● **EXERCISE OBJECTIVE**
Copy each entry exactly, leaving nothing out.

● **DATA IN THIS EXERCISE**
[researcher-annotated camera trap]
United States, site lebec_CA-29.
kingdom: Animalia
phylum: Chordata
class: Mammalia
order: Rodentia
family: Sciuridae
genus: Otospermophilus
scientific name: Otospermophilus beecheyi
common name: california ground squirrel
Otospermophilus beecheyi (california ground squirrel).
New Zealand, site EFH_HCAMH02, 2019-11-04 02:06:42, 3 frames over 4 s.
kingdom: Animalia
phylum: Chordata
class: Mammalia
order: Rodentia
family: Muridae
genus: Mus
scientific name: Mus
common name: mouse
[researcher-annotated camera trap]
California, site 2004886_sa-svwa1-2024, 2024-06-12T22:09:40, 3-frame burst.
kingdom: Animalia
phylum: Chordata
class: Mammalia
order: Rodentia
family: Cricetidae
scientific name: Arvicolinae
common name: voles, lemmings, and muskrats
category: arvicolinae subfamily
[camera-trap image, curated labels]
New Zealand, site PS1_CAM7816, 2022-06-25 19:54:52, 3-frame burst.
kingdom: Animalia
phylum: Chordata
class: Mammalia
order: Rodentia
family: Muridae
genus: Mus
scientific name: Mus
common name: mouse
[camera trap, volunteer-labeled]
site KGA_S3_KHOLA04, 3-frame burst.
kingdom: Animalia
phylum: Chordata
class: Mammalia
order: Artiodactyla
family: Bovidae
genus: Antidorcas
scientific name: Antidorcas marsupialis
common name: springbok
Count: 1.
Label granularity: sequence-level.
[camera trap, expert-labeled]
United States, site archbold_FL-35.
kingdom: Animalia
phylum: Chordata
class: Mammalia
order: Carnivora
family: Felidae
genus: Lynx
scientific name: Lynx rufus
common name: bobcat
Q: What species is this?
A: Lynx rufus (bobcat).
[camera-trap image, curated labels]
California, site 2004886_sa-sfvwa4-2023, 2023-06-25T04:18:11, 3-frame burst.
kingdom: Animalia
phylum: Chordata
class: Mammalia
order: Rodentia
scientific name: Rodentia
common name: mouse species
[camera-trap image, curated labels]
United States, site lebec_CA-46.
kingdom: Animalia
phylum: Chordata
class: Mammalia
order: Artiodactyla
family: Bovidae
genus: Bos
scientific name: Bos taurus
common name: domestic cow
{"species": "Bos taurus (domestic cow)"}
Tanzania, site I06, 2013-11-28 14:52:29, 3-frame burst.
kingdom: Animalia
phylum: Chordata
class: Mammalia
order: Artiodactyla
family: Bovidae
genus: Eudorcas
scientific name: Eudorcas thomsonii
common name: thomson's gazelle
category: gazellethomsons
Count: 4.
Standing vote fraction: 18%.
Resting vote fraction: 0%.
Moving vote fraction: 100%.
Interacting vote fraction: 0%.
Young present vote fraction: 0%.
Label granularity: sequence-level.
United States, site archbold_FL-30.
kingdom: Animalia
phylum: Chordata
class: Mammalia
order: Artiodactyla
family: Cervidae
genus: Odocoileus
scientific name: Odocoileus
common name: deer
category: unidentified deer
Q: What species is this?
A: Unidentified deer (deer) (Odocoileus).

● **EXERCISE ANSWER**
[researcher-annotated camera trap]
United States, site lebec_CA-29.
kingdom: Animalia
phylum: Chordata
class: Mammalia
order: Rodentia
family: Sciuridae
genus: Otospermophilus
scientific name: Otospermophilus beecheyi
common name: california ground squirrel
Otospermophilus beecheyi (california ground squirrel).
New Zealand, site EFH_HCAMH02, 2019-11-04 02:06:42, 3 frames over 4 s.
kingdom: Animalia
phylum: Chordata
class: Mammalia
order: Rodentia
family: Muridae
genus: Mus
scientific name: Mus
common name: mouse
[researcher-annotated camera trap]
California, site 2004886_sa-svwa1-2024, 2024-06-12T22:09:40, 3-frame burst.
kingdom: Animalia
phylum: Chordata
class: Mammalia
order: Rodentia
family: Cricetidae
scientific name: Arvicolinae
common name: voles, lemmings, and muskrats
category: arvicolinae subfamily
[camera-trap image, curated labels]
New Zealand, site PS1_CAM7816, 2022-06-25 19:54:52, 3-frame burst.
kingdom: Animalia
phylum: Chordata
class: Mammalia
order: Rodentia
family: Muridae
genus: Mus
scientific name: Mus
common name: mouse
[camera trap, volunteer-labeled]
site KGA_S3_KHOLA04, 3-frame burst.
kingdom: Animalia
phylum: Chordata
class: Mammalia
order: Artiodactyla
family: Bovidae
genus: Antidorcas
scientific name: Antidorcas marsupialis
common name: springbok
Count: 1.
Label granularity: sequence-level.
[camera trap, expert-labeled]
United States, site archbold_FL-35.
kingdom: Animalia
phylum: Chordata
class: Mammalia
order: Carnivora
family: Felidae
genus: Lynx
scientific name: Lynx rufus
common name: bobcat
Q: What species is this?
A: Lynx rufus (bobcat).
[camera-trap image, curated labels]
California, site 2004886_sa-sfvwa4-2023, 2023-06-25T04:18:11, 3-frame burst.
kingdom: Animalia
phylum: Chordata
class: Mammalia
order: Rodentia
scientific name: Rodentia
common name: mouse species
[camera-trap image, curated labels]
United States, site lebec_CA-46.
kingdom: Animalia
phylum: Chordata
class: Mammalia
order: Artiodactyla
family: Bovidae
genus: Bos
scientific name: Bos taurus
common name: domestic cow
{"species": "Bos taurus (domestic cow)"}
Tanzania, site I06, 2013-11-28 14:52:29, 3-frame burst.
kingdom: Animalia
phylum: Chordata
class: Mammalia
order: Artiodactyla
family: Bovidae
genus: Eudorcas
scientific name: Eudorcas thomsonii
common name: thomson's gazelle
category: gazellethomsons
Count: 4.
Standing vote fraction: 18%.
Resting vote fraction: 0%.
Moving vote fraction: 100%.
Interacting vote fraction: 0%.
Young present vote fraction: 0%.
Label granularity: sequence-level.
United States, site archbold_FL-30.
kingdom: Animalia
phylum: Chordata
class: Mammalia
order: Artiodactyla
family: Cervidae
genus: Odocoileus
scientific name: Odocoileus
common name: deer
category: unidentified deer
Q: What species is this?
A: Unidentified deer (deer) (Odocoileus).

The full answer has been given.